(Dataset entries)
_ _ _ _ _

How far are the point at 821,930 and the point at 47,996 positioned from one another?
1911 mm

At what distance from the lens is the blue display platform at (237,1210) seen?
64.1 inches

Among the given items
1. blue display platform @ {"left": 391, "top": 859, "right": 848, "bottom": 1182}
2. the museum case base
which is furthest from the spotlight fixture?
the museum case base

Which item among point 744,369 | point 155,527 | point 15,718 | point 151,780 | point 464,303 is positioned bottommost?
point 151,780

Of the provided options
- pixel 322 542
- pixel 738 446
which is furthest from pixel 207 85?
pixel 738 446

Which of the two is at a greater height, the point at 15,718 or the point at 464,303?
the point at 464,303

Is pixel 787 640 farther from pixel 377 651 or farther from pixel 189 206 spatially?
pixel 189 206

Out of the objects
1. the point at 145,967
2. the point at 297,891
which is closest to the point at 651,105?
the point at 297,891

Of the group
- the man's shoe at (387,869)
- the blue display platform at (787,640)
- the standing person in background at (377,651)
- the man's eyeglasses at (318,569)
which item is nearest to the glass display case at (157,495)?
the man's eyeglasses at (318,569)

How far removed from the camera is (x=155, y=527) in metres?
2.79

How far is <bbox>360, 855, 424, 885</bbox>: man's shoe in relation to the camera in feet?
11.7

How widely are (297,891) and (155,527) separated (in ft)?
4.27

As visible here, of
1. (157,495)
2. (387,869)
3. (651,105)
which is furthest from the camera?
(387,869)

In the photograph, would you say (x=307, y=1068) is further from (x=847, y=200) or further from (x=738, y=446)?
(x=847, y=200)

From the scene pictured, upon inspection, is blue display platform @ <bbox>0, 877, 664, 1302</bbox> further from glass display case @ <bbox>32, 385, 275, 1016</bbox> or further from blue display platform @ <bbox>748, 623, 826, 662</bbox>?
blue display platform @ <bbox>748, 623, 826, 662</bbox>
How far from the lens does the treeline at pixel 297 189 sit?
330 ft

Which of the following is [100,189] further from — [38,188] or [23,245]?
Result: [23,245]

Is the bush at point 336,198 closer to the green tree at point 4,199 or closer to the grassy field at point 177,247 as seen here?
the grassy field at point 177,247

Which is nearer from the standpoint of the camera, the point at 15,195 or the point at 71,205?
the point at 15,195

_ _ _ _ _

| Your objective |
Starting at the line that contains "How far removed", retype each line through the end of the listing above and nothing else.

| Written solution |
How far removed from the camera is (x=155, y=527) in metres?
2.79

How far is <bbox>360, 855, 424, 885</bbox>: man's shoe in relation to the camera in feet?
11.7

How widely are (297,891) and (155,527) separated (in ft)?
4.27

As visible here, of
1. (157,495)
2. (387,869)
3. (651,105)
which is furthest from the camera?
(387,869)

In the photograph, would you say (x=307, y=1068) is further from (x=847, y=200) or further from (x=738, y=446)?
(x=847, y=200)

From the scene pictured, upon inspection, is blue display platform @ <bbox>0, 877, 664, 1302</bbox> further from glass display case @ <bbox>32, 385, 275, 1016</bbox> or further from blue display platform @ <bbox>748, 623, 826, 662</bbox>?
blue display platform @ <bbox>748, 623, 826, 662</bbox>
How far from the lens does the treeline at pixel 297 189 sit?
330 ft

Which of the following is [100,189] further from — [38,188] or [23,245]?
Result: [23,245]

Is the bush at point 336,198 closer to the green tree at point 4,199 or closer to the grassy field at point 177,247 as seen here?
the grassy field at point 177,247

Which is nearer from the standpoint of the camera, the point at 15,195 or the point at 71,205?
the point at 15,195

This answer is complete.